**Page text:**
####
Salman Taseer’s killing reflects the fight over Pakistan’s soul (OUTLOOK INDIA)
When Punjab governor Salman Taseer stepped out of the Table Talk restaurant after having lunch with hotelier Sheikh Waqas and walked to his car parked in Islamabad’s Kohsar Market on January 4, he must have been aware of the possibility of religious fanatics lurking around. Where in Pakistan haven’t the sinister, dark forces of militant Islam penetrated? But what Taseer couldn’t have foreseen perhaps is the precise visage of religious fanaticism—that it could come dressed in the uniform of the Elite Force of the Punjab police, one of those very men who were to protect him from the implacable Islamists forever sniffing around for enemies who don’t subscribe to their worldview.

As Taseer reached his car, a cry of Allah-o-Akbar echoed in the air. The voice was of his bodyguard, Malik Mumtaz Qadri, who then calmly emptied the magazine of his AK-47 into the governor. As Taseer collapsed, Qadri reloaded the rifle and sprayed another 30 bullets. He then placed the rifle on the ground and surrendered before the other eleven bodyguards, nine of whom were from the Elite Force. The remorseless pumping of bullets into Taseer’s lifeless body reflected the depth of Qadri’s hatred. The inaction of other bodyguards speaks of a larger conspiracy, or at the very least a silent, tacit support for Qadri. For the dead Taseer, it could hardly be a recompense to recall what he told the Herald magazine two years ago, “I remember the late Zulfiqar Ali Bhutto saying that history is written in the blood of martyrs.”
####
**Set of tasks:**
[1] In the article on Salman Taseer's killing, how many other bodyguards did Qadri surrender before?
[2] Carry on the article about Salman Taseer's killing, starting after its final sentence.
The records are separate material and have no connection to the article on Salman Taseer's killing.

**Dataset entries:**
####
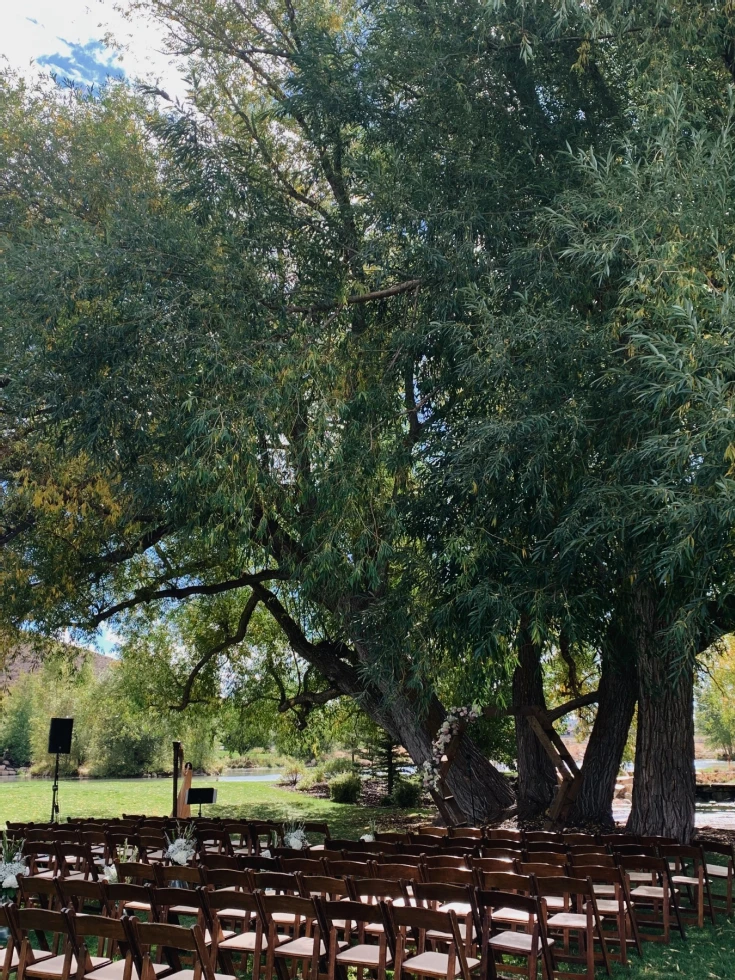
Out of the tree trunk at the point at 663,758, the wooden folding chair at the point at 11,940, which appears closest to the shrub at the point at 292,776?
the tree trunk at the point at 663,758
####
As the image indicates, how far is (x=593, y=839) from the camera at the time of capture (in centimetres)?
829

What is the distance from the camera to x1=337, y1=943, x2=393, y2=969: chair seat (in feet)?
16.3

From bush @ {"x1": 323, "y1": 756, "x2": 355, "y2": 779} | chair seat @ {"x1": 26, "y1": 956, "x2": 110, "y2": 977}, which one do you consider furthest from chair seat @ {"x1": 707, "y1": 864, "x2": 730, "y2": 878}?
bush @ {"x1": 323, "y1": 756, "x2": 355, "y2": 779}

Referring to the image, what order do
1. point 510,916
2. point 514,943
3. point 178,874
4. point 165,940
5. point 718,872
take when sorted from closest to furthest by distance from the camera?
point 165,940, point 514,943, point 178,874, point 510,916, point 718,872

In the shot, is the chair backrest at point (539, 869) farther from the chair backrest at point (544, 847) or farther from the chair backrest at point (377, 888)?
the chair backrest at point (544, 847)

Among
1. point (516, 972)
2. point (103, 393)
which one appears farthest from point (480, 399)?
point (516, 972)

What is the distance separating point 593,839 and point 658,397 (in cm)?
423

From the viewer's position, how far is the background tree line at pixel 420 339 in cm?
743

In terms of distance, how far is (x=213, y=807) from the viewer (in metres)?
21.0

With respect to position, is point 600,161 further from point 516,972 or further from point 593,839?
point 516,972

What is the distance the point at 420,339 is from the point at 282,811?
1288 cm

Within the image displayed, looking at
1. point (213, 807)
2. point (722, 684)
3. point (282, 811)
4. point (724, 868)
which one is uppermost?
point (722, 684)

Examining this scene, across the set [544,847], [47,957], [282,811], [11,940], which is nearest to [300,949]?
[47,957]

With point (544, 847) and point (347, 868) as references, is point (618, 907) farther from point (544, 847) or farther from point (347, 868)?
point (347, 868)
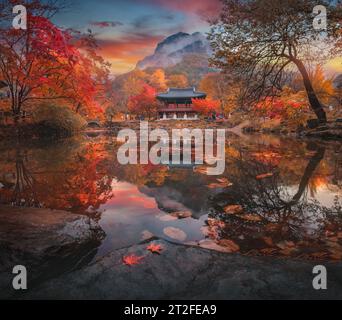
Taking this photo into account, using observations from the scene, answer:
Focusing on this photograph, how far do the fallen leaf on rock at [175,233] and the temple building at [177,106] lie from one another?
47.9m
####
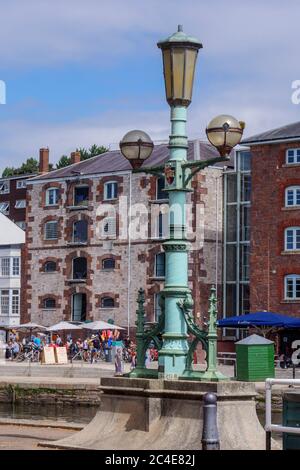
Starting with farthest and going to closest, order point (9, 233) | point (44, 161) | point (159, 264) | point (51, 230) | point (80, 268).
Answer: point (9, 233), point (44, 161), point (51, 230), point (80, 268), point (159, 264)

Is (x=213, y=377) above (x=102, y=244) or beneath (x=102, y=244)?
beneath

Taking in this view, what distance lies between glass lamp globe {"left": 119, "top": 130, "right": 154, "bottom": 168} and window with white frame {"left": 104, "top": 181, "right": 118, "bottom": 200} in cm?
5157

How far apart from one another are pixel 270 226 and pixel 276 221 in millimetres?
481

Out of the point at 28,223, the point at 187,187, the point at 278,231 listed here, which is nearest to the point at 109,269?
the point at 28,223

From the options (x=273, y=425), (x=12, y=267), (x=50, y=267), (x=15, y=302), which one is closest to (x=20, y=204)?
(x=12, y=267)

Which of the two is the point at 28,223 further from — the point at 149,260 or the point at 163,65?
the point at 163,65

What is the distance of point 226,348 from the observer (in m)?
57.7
####
**Task-by-task outputs:**
[1] Eleven.

[2]
Martyr Taseer he now is—to the cause of liberal values, the secularism of the Jinnah brand, and for the effort of restoring to Pakistan its moderate, modern Islamic soul. The Punjab governor was slain, as Qadri was to later tell his interrogators, because of his criticism of the blasphemy law and his efforts to secure a presidential pardon for Aasiya Bibi, a poor Christian woman condemned to death by a Pakistani anti-terrorism court for having allegedly committed blasphemy (she has gone in appeal to the Lahore High Court).

The likes of Qadri, who believes the assassination now guarantees him a place in paradise, would hardly consider Taseer a martyr. He isn’t a lonely wolf, for he confessed afterwards that he had informed other bodyguards about his intention to kill Taseer and requested them not harm him, as he’d surrender after the contemplated act. “I have been looking for an opportunity to shoot Taseer because I did not want to allow him to live anymore,” one of the investigators quoted Qadri as telling them. “When I received the official gun in the morning, I immediately loaded and put it on the automatic burst.”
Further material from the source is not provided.